The U.S. enters World War I in April 1917; since then, Goldman has been lecturing against military conscription and the war. The same day that President Woodrow Wilson signs the Espionage Act, which in part prohibits interfering with the draft, federal agents arrest Goldman and Alexander Berkman in New York City. They are later indicted for conspiring to violate the Draft Act.

Goldman pleads not guilty and is freed on $25,000 bail; rumors spread that her bail has been paid by the German enemy. In early July, she and Berkman are both found guilty and sentenced to serve two years in jail and pay a $10,000 fine. Goldman is incarcerated in a federal penitentiary in Jefferson City, Missouri. When her case is appealed to the U.S. Supreme Court, Goldman is returned to New York City and again released on bail.

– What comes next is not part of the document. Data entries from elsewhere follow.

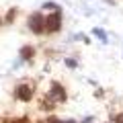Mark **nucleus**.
I'll return each instance as SVG.
<instances>
[{
	"label": "nucleus",
	"instance_id": "obj_2",
	"mask_svg": "<svg viewBox=\"0 0 123 123\" xmlns=\"http://www.w3.org/2000/svg\"><path fill=\"white\" fill-rule=\"evenodd\" d=\"M29 29L33 31V33H37V35L45 31V18H43L41 12H33L29 17Z\"/></svg>",
	"mask_w": 123,
	"mask_h": 123
},
{
	"label": "nucleus",
	"instance_id": "obj_5",
	"mask_svg": "<svg viewBox=\"0 0 123 123\" xmlns=\"http://www.w3.org/2000/svg\"><path fill=\"white\" fill-rule=\"evenodd\" d=\"M21 57L23 60H31V57H33V47H23L21 49Z\"/></svg>",
	"mask_w": 123,
	"mask_h": 123
},
{
	"label": "nucleus",
	"instance_id": "obj_3",
	"mask_svg": "<svg viewBox=\"0 0 123 123\" xmlns=\"http://www.w3.org/2000/svg\"><path fill=\"white\" fill-rule=\"evenodd\" d=\"M14 97H17L18 101H23V103H29L31 98H33V88H31L29 84H18V86L14 88Z\"/></svg>",
	"mask_w": 123,
	"mask_h": 123
},
{
	"label": "nucleus",
	"instance_id": "obj_8",
	"mask_svg": "<svg viewBox=\"0 0 123 123\" xmlns=\"http://www.w3.org/2000/svg\"><path fill=\"white\" fill-rule=\"evenodd\" d=\"M66 66H70V68H76V62H74V60H66Z\"/></svg>",
	"mask_w": 123,
	"mask_h": 123
},
{
	"label": "nucleus",
	"instance_id": "obj_6",
	"mask_svg": "<svg viewBox=\"0 0 123 123\" xmlns=\"http://www.w3.org/2000/svg\"><path fill=\"white\" fill-rule=\"evenodd\" d=\"M94 35H97L98 39H103V41H107V35H105V31H103V29H94Z\"/></svg>",
	"mask_w": 123,
	"mask_h": 123
},
{
	"label": "nucleus",
	"instance_id": "obj_4",
	"mask_svg": "<svg viewBox=\"0 0 123 123\" xmlns=\"http://www.w3.org/2000/svg\"><path fill=\"white\" fill-rule=\"evenodd\" d=\"M66 90H64V86H60L57 82H53L51 84V90L47 92V98H51V101H55V103H64L66 101Z\"/></svg>",
	"mask_w": 123,
	"mask_h": 123
},
{
	"label": "nucleus",
	"instance_id": "obj_1",
	"mask_svg": "<svg viewBox=\"0 0 123 123\" xmlns=\"http://www.w3.org/2000/svg\"><path fill=\"white\" fill-rule=\"evenodd\" d=\"M60 29H62V12L55 10L49 17H45V31L47 33H57Z\"/></svg>",
	"mask_w": 123,
	"mask_h": 123
},
{
	"label": "nucleus",
	"instance_id": "obj_9",
	"mask_svg": "<svg viewBox=\"0 0 123 123\" xmlns=\"http://www.w3.org/2000/svg\"><path fill=\"white\" fill-rule=\"evenodd\" d=\"M117 123H123V113H121V115L117 117Z\"/></svg>",
	"mask_w": 123,
	"mask_h": 123
},
{
	"label": "nucleus",
	"instance_id": "obj_7",
	"mask_svg": "<svg viewBox=\"0 0 123 123\" xmlns=\"http://www.w3.org/2000/svg\"><path fill=\"white\" fill-rule=\"evenodd\" d=\"M43 8H53V10H57V4H55V2H45Z\"/></svg>",
	"mask_w": 123,
	"mask_h": 123
}]
</instances>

After losing her appeal in January 1918, Goldman is returned to Missouri to serve her two-year sentence.

Cause of Arrest: Questionable Immigration Status
September 12, 1919

Federal officials review Goldman's immigration status and decide she can be deported legally. They serve Goldman with a warrant for her arrest and deportation while she is serving the final few weeks of her prison sentence in Missouri. After a bond of $15,000 is posted, Goldman returns to New York to organize her appeal.

In October, Goldman claims U.S. citizenship from her brief marriage to Jacob A. Kersner in 1887. But Labor Department officials order Goldman's deportation in late November, and in early December she and Berkman are held at Ellis Island in New York harbor, and on the 21st of that month they board a Russia-bound ship.